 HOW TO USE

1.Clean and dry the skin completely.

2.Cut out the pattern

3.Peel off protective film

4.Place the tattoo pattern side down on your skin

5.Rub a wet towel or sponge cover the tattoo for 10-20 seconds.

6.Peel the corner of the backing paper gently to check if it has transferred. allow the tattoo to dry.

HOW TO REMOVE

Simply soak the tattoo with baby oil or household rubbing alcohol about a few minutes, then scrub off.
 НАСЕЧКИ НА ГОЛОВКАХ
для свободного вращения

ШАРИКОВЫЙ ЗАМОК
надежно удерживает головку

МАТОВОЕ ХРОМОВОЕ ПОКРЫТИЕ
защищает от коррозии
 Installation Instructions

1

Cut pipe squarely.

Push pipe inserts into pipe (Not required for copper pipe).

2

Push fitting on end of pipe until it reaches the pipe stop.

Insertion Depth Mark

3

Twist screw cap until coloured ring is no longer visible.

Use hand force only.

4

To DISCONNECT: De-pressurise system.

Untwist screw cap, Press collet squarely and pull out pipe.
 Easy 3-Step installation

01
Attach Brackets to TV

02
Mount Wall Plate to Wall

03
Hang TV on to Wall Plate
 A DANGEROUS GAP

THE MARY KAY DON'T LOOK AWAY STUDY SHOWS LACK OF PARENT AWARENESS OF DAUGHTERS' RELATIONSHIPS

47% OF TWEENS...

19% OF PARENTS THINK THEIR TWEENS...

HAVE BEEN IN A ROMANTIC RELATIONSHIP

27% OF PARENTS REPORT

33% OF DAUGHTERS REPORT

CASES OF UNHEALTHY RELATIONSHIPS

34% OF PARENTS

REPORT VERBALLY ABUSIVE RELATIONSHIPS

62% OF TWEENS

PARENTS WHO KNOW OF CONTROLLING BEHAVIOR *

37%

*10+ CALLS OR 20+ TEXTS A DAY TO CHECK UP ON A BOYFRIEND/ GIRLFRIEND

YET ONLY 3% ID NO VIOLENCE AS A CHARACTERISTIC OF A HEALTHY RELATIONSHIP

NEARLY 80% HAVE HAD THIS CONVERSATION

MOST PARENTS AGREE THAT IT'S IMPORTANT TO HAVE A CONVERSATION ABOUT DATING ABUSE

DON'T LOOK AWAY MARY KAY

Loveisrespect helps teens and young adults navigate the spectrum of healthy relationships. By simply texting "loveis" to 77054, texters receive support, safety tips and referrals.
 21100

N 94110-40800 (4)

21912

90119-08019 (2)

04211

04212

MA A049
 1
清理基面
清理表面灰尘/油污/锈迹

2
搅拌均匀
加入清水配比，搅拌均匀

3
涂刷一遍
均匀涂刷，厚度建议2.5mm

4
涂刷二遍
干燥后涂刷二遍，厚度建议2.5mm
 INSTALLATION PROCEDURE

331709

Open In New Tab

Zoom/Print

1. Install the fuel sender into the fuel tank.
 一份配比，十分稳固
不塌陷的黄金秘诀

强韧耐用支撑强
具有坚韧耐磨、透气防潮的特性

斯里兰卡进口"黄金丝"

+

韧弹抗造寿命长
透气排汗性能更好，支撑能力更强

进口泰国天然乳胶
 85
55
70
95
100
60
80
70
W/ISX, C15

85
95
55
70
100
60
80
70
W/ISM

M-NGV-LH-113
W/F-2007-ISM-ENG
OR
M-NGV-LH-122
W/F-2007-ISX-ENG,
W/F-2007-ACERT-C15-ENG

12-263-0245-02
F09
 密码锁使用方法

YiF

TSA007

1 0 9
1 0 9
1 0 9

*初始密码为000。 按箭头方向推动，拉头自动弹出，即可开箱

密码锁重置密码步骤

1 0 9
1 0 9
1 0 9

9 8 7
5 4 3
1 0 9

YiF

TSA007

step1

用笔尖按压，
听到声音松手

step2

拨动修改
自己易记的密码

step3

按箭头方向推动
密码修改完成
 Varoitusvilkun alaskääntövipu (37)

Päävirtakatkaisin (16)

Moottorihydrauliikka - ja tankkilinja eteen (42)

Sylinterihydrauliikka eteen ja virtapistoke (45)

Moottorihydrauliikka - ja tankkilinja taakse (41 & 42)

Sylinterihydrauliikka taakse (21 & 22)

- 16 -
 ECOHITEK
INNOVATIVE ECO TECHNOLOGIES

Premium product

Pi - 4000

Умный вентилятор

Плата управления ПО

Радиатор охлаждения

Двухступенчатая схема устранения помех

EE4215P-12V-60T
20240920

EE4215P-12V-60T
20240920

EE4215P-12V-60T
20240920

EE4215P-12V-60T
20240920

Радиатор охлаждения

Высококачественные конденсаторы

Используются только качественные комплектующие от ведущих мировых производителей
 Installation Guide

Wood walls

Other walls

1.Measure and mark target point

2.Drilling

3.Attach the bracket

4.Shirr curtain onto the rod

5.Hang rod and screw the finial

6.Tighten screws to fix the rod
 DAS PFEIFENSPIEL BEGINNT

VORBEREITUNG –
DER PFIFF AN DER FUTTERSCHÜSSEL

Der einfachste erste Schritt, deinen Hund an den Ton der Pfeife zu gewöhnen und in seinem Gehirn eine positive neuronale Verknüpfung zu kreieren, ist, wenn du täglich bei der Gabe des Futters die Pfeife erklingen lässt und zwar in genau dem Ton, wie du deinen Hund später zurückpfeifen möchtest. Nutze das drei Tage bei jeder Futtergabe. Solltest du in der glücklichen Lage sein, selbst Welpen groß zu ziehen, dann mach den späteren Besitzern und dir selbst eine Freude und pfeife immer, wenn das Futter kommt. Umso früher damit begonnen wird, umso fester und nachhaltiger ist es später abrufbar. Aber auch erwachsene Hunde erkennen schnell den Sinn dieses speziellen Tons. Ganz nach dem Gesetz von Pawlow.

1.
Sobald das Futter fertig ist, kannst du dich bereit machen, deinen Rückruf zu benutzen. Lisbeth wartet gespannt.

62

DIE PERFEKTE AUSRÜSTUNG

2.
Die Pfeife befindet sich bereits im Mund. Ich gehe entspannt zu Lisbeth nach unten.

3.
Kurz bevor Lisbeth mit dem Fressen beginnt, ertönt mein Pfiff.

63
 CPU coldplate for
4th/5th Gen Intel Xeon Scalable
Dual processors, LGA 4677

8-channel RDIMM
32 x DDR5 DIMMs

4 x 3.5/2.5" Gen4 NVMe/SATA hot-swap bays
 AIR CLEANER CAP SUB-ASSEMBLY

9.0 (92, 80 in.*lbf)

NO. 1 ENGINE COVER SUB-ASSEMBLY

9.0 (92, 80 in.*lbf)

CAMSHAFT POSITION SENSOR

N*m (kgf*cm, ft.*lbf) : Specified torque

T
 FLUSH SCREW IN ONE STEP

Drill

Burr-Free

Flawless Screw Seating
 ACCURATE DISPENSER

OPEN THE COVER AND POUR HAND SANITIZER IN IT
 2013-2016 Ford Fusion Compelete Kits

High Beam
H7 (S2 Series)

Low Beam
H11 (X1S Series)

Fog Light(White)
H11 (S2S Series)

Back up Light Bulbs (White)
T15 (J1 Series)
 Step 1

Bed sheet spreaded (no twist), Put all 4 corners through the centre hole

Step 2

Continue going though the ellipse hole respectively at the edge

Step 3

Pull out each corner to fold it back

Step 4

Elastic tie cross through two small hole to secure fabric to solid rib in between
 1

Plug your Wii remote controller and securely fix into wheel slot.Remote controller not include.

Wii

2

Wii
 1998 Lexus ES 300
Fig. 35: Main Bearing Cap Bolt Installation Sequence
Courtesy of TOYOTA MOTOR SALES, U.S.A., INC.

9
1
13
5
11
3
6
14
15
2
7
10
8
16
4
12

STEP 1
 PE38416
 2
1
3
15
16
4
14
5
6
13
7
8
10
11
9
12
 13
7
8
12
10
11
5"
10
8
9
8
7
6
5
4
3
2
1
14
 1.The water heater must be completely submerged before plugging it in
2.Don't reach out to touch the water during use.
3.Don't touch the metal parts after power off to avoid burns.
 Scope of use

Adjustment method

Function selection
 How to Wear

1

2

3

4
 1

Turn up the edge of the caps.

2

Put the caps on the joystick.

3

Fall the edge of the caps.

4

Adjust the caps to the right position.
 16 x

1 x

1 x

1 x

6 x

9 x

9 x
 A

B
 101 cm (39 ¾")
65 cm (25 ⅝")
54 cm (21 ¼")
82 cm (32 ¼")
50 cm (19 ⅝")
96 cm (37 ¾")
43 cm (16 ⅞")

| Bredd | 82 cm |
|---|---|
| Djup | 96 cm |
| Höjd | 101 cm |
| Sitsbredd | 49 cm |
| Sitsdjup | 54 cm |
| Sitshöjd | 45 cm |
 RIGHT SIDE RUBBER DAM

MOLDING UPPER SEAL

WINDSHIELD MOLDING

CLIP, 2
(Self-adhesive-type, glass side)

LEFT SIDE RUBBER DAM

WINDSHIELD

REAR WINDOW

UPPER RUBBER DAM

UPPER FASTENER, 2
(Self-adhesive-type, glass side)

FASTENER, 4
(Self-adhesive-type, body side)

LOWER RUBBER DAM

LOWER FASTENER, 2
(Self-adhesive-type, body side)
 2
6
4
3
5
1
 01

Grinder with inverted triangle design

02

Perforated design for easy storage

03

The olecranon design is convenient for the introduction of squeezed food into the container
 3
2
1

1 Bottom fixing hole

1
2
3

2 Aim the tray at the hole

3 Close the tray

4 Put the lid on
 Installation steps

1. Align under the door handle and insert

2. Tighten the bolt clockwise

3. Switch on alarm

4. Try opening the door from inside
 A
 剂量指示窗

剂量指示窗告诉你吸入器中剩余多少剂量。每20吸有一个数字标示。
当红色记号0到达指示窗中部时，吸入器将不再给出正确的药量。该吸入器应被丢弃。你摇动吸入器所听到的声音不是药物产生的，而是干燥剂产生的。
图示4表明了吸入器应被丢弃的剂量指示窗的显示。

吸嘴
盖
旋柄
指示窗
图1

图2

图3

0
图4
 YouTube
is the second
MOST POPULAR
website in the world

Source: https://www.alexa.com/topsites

━━━━━━━━━━━━━━━━━━━━━━━━━━━━━━

Each line from the one containing "UPPER FASTENER, 2" through the end of the material must be returned exactly; no other line should appear.

RESULT:
UPPER FASTENER, 2
(Self-adhesive-type, glass side)

FASTENER, 4
(Self-adhesive-type, body side)

LOWER RUBBER DAM

LOWER FASTENER, 2
(Self-adhesive-type, body side)
 2
6
4
3
5
1
 01

Grinder with inverted triangle design

02

Perforated design for easy storage

03

The olecranon design is convenient for the introduction of squeezed food into the container
 3
2
1

1 Bottom fixing hole

1
2
3

2 Aim the tray at the hole

3 Close the tray

4 Put the lid on
 Installation steps

1. Align under the door handle and insert

2. Tighten the bolt clockwise

3. Switch on alarm

4. Try opening the door from inside
 A
 剂量指示窗

剂量指示窗告诉你吸入器中剩余多少剂量。每20吸有一个数字标示。
当红色记号0到达指示窗中部时，吸入器将不再给出正确的药量。该吸入器应被丢弃。你摇动吸入器所听到的声音不是药物产生的，而是干燥剂产生的。
图示4表明了吸入器应被丢弃的剂量指示窗的显示。

吸嘴
盖
旋柄
指示窗
图1

图2

图3

0
图4
 YouTube
is the second
MOST POPULAR
website in the world

Source: https://www.alexa.com/topsites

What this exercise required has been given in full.